* _Task requirements_
Each entry is to be output precisely as it appears.

[[ Dataset content, beginning ]]

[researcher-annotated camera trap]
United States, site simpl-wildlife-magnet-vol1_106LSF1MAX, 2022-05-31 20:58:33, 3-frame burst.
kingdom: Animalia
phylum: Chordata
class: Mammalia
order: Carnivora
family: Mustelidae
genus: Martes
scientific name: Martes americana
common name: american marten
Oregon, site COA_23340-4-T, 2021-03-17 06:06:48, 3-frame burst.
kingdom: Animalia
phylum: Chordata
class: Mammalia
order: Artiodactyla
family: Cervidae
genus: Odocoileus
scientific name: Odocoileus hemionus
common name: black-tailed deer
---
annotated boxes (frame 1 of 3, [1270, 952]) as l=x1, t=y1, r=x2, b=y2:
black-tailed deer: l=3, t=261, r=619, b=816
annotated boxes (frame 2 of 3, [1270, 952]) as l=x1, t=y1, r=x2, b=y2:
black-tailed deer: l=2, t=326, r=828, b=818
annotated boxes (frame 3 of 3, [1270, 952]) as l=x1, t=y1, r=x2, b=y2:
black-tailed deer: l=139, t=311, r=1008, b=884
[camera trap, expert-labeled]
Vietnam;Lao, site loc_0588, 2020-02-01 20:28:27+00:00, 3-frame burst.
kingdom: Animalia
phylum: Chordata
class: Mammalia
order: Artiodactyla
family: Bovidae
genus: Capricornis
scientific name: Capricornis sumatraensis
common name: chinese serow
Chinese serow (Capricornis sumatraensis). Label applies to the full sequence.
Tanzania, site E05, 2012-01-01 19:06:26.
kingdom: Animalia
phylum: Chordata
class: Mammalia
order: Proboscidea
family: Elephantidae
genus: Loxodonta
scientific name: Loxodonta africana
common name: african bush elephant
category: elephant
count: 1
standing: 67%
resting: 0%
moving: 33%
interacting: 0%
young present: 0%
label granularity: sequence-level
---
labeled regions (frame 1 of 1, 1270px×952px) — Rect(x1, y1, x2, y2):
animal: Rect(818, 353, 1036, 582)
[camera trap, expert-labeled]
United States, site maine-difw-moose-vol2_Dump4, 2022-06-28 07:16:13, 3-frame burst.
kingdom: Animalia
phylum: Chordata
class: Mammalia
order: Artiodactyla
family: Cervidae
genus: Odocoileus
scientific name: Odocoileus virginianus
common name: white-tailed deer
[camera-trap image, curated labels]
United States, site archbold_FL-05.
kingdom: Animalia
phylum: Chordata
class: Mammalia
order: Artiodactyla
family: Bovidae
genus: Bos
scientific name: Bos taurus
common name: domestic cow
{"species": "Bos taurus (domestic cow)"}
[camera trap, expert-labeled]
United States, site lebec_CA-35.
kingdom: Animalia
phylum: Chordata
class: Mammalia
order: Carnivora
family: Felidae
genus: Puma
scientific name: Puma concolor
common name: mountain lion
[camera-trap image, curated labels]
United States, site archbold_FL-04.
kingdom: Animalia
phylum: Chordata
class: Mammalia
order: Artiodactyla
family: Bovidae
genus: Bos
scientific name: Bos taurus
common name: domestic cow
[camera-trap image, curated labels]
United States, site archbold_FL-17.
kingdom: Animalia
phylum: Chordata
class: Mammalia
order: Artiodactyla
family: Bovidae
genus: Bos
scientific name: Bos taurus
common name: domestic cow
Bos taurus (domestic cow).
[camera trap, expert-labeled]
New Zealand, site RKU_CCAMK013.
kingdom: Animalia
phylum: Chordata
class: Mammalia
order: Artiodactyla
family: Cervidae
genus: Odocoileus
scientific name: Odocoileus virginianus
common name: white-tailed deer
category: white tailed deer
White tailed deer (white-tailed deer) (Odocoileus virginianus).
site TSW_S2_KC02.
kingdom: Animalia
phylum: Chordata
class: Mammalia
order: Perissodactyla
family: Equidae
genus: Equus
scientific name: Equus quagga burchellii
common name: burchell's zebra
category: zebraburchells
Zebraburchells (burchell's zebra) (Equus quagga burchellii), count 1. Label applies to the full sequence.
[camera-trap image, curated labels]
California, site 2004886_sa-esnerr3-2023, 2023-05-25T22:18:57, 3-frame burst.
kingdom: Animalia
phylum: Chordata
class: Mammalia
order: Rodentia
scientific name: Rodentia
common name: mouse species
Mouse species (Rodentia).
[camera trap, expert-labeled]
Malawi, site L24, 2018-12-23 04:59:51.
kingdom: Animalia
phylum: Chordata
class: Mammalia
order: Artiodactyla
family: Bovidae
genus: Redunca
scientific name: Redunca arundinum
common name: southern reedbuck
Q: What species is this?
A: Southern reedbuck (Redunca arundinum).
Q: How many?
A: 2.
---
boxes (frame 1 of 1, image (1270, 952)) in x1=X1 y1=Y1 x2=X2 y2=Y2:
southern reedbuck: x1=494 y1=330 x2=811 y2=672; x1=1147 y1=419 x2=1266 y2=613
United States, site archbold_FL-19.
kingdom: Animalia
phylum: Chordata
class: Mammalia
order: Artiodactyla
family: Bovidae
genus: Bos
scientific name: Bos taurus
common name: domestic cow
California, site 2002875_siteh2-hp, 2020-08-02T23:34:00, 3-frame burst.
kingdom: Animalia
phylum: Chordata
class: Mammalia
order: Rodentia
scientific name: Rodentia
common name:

[[ Dataset content, end ]]

* _Written solution_
[researcher-annotated camera trap]
United States, site simpl-wildlife-magnet-vol1_106LSF1MAX, 2022-05-31 20:58:33, 3-frame burst.
kingdom: Animalia
phylum: Chordata
class: Mammalia
order: Carnivora
family: Mustelidae
genus: Martes
scientific name: Martes americana
common name: american marten
Oregon, site COA_23340-4-T, 2021-03-17 06:06:48, 3-frame burst.
kingdom: Animalia
phylum: Chordata
class: Mammalia
order: Artiodactyla
family: Cervidae
genus: Odocoileus
scientific name: Odocoileus hemionus
common name: black-tailed deer
---
annotated boxes (frame 1 of 3, [1270, 952]) as l=x1, t=y1, r=x2, b=y2:
black-tailed deer: l=3, t=261, r=619, b=816
annotated boxes (frame 2 of 3, [1270, 952]) as l=x1, t=y1, r=x2, b=y2:
black-tailed deer: l=2, t=326, r=828, b=818
annotated boxes (frame 3 of 3, [1270, 952]) as l=x1, t=y1, r=x2, b=y2:
black-tailed deer: l=139, t=311, r=1008, b=884
[camera trap, expert-labeled]
Vietnam;Lao, site loc_0588, 2020-02-01 20:28:27+00:00, 3-frame burst.
kingdom: Animalia
phylum: Chordata
class: Mammalia
order: Artiodactyla
family: Bovidae
genus: Capricornis
scientific name: Capricornis sumatraensis
common name: chinese serow
Chinese serow (Capricornis sumatraensis). Label applies to the full sequence.
Tanzania, site E05, 2012-01-01 19:06:26.
kingdom: Animalia
phylum: Chordata
class: Mammalia
order: Proboscidea
family: Elephantidae
genus: Loxodonta
scientific name: Loxodonta africana
common name: african bush elephant
category: elephant
count: 1
standing: 67%
resting: 0%
moving: 33%
interacting: 0%
young present: 0%
label granularity: sequence-level
---
labeled regions (frame 1 of 1, 1270px×952px) — Rect(x1, y1, x2, y2):
animal: Rect(818, 353, 1036, 582)
[camera trap, expert-labeled]
United States, site maine-difw-moose-vol2_Dump4, 2022-06-28 07:16:13, 3-frame burst.
kingdom: Animalia
phylum: Chordata
class: Mammalia
order: Artiodactyla
family: Cervidae
genus: Odocoileus
scientific name: Odocoileus virginianus
common name: white-tailed deer
[camera-trap image, curated labels]
United States, site archbold_FL-05.
kingdom: Animalia
phylum: Chordata
class: Mammalia
order: Artiodactyla
family: Bovidae
genus: Bos
scientific name: Bos taurus
common name: domestic cow
{"species": "Bos taurus (domestic cow)"}
[camera trap, expert-labeled]
United States, site lebec_CA-35.
kingdom: Animalia
phylum: Chordata
class: Mammalia
order: Carnivora
family: Felidae
genus: Puma
scientific name: Puma concolor
common name: mountain lion
[camera-trap image, curated labels]
United States, site archbold_FL-04.
kingdom: Animalia
phylum: Chordata
class: Mammalia
order: Artiodactyla
family: Bovidae
genus: Bos
scientific name: Bos taurus
common name: domestic cow
[camera-trap image, curated labels]
United States, site archbold_FL-17.
kingdom: Animalia
phylum: Chordata
class: Mammalia
order: Artiodactyla
family: Bovidae
genus: Bos
scientific name: Bos taurus
common name: domestic cow
Bos taurus (domestic cow).
[camera trap, expert-labeled]
New Zealand, site RKU_CCAMK013.
kingdom: Animalia
phylum: Chordata
class: Mammalia
order: Artiodactyla
family: Cervidae
genus: Odocoileus
scientific name: Odocoileus virginianus
common name: white-tailed deer
category: white tailed deer
White tailed deer (white-tailed deer) (Odocoileus virginianus).
site TSW_S2_KC02.
kingdom: Animalia
phylum: Chordata
class: Mammalia
order: Perissodactyla
family: Equidae
genus: Equus
scientific name: Equus quagga burchellii
common name: burchell's zebra
category: zebraburchells
Zebraburchells (burchell's zebra) (Equus quagga burchellii), count 1. Label applies to the full sequence.
[camera-trap image, curated labels]
California, site 2004886_sa-esnerr3-2023, 2023-05-25T22:18:57, 3-frame burst.
kingdom: Animalia
phylum: Chordata
class: Mammalia
order: Rodentia
scientific name: Rodentia
common name: mouse species
Mouse species (Rodentia).
[camera trap, expert-labeled]
Malawi, site L24, 2018-12-23 04:59:51.
kingdom: Animalia
phylum: Chordata
class: Mammalia
order: Artiodactyla
family: Bovidae
genus: Redunca
scientific name: Redunca arundinum
common name: southern reedbuck
Q: What species is this?
A: Southern reedbuck (Redunca arundinum).
Q: How many?
A: 2.
---
boxes (frame 1 of 1, image (1270, 952)) in x1=X1 y1=Y1 x2=X2 y2=Y2:
southern reedbuck: x1=494 y1=330 x2=811 y2=672; x1=1147 y1=419 x2=1266 y2=613
United States, site archbold_FL-19.
kingdom: Animalia
phylum: Chordata
class: Mammalia
order: Artiodactyla
family: Bovidae
genus: Bos
scientific name: Bos taurus
common name: domestic cow
California, site 2002875_siteh2-hp, 2020-08-02T23:34:00, 3-frame burst.
kingdom: Animalia
phylum: Chordata
class: Mammalia
order: Rodentia
scientific name: Rodentia
common name:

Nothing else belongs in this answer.